The seasonally adjusted PMI for June was 52.8 (a PMI reading above 50.0 indicates that manufacturing is generally expanding; below 50.0 that it is declining). This was 1.6 points lower than May, and the lowest level of monthly expansion since December 2017, which stood at 51.0.
BusinessNZ’s executive director for manufacturing Catherine Beard said that the slow-down in expansion was mainly due to ongoing drops in a key sub-index.
“Production (51.8) experienced another decrease in expansion levels for June, which meant it was down to its lowest point since January 2017. On a positive note, the other key sub-index of New Orders (57.1) remained in healthy territory, which at least should feed through to production levels in the coming months.

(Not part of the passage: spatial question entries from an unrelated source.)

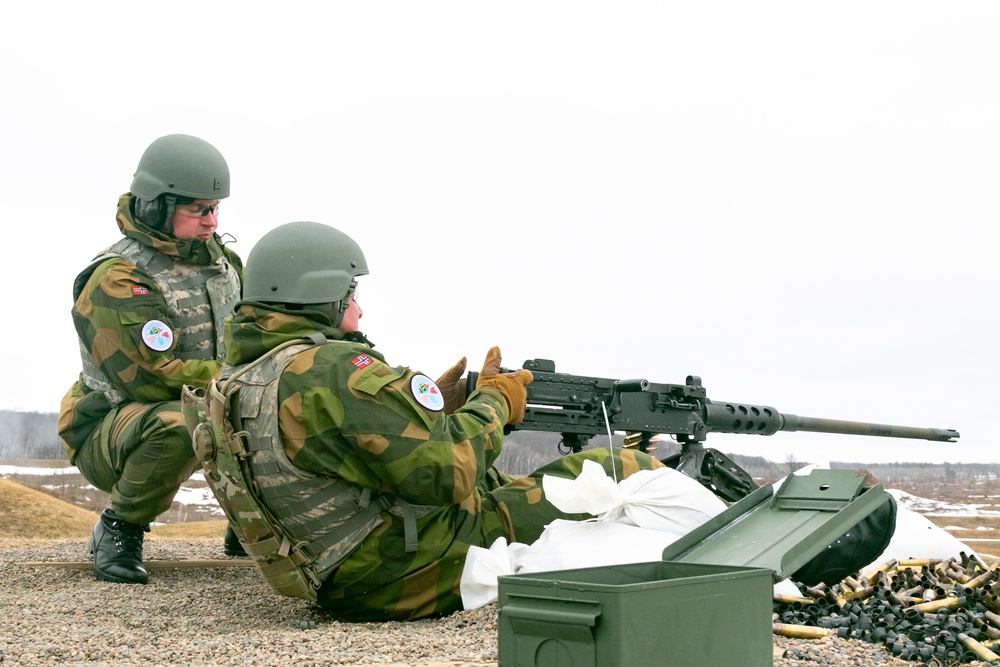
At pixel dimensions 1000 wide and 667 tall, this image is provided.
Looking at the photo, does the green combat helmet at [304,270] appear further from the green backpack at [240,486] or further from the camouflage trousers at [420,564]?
the camouflage trousers at [420,564]

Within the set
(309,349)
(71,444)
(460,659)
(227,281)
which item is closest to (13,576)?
(71,444)

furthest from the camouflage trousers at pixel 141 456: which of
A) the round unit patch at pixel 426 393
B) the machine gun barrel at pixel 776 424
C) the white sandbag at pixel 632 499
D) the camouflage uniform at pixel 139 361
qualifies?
the machine gun barrel at pixel 776 424

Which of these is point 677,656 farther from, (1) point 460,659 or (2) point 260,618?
(2) point 260,618

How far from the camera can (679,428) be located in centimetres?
722

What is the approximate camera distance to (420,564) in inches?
172

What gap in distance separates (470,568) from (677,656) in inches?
76.8

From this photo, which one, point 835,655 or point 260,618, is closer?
point 835,655

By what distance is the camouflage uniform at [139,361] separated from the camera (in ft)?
19.2

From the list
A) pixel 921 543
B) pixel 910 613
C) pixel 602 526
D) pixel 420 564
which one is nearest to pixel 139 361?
pixel 420 564

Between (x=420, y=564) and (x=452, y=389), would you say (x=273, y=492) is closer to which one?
(x=420, y=564)

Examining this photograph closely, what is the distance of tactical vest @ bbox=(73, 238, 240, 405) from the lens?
20.4ft

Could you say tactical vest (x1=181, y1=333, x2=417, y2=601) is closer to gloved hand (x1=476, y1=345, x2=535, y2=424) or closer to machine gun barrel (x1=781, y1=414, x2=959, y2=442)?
gloved hand (x1=476, y1=345, x2=535, y2=424)

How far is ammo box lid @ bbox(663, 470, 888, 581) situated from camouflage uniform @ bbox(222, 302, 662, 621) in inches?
32.9

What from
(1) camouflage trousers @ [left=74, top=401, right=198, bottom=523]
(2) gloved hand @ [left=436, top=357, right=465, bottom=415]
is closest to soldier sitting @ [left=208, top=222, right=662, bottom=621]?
(2) gloved hand @ [left=436, top=357, right=465, bottom=415]
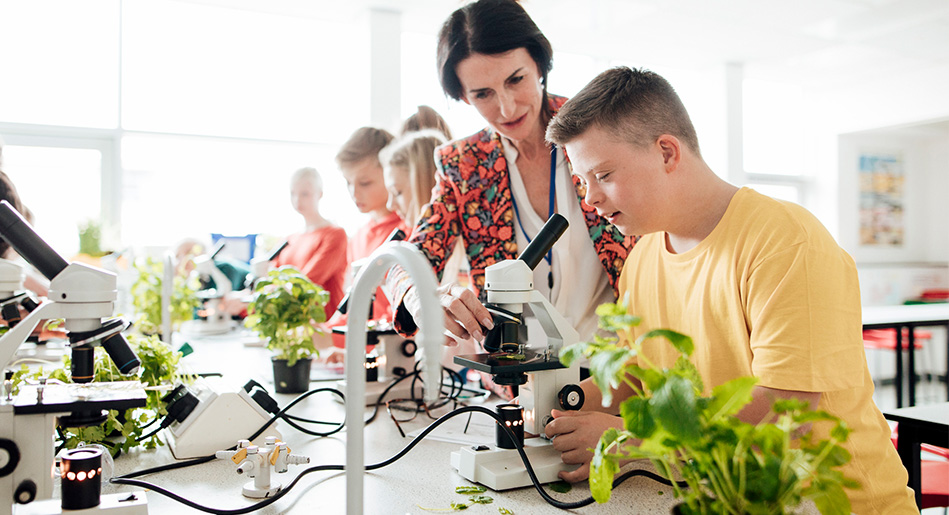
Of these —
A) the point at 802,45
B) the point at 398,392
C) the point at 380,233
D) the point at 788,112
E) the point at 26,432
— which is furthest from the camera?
the point at 788,112

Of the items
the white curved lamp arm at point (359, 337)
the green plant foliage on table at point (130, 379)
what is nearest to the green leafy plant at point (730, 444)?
the white curved lamp arm at point (359, 337)

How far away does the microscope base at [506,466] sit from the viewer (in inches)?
37.4

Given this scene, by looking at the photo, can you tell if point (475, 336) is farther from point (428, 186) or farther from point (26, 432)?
point (428, 186)

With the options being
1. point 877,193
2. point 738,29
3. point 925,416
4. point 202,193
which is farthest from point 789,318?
point 877,193

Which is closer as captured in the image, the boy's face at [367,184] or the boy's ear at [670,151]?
→ the boy's ear at [670,151]

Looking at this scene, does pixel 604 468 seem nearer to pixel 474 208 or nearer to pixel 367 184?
pixel 474 208

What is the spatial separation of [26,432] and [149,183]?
4.60 meters

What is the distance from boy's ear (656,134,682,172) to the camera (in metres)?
1.08

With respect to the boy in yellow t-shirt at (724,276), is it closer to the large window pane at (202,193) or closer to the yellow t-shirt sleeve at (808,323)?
the yellow t-shirt sleeve at (808,323)

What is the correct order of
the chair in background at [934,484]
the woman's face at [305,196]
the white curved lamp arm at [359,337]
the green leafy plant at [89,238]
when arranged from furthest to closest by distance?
the green leafy plant at [89,238], the woman's face at [305,196], the chair in background at [934,484], the white curved lamp arm at [359,337]

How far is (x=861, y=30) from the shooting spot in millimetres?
5438

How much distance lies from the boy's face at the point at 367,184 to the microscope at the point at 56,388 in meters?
1.90

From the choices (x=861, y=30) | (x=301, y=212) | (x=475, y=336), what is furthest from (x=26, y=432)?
(x=861, y=30)

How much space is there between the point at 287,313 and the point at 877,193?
25.0 ft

In addition, the proportion of positive comments in June (51.7%) decreased from May (55.1%), and very similar to February (51.4%). Those who provided negative comments typically noted a general downturn and uncertainty in the market”.
BNZ Senior Economist, Craig Ebert said that “broadly speaking, the PMI has settled down into a trend-like pace this year, averaging 53.8 (excluding April’s spike). This is after outperformance through most of 2017, when it averaged 56.2”.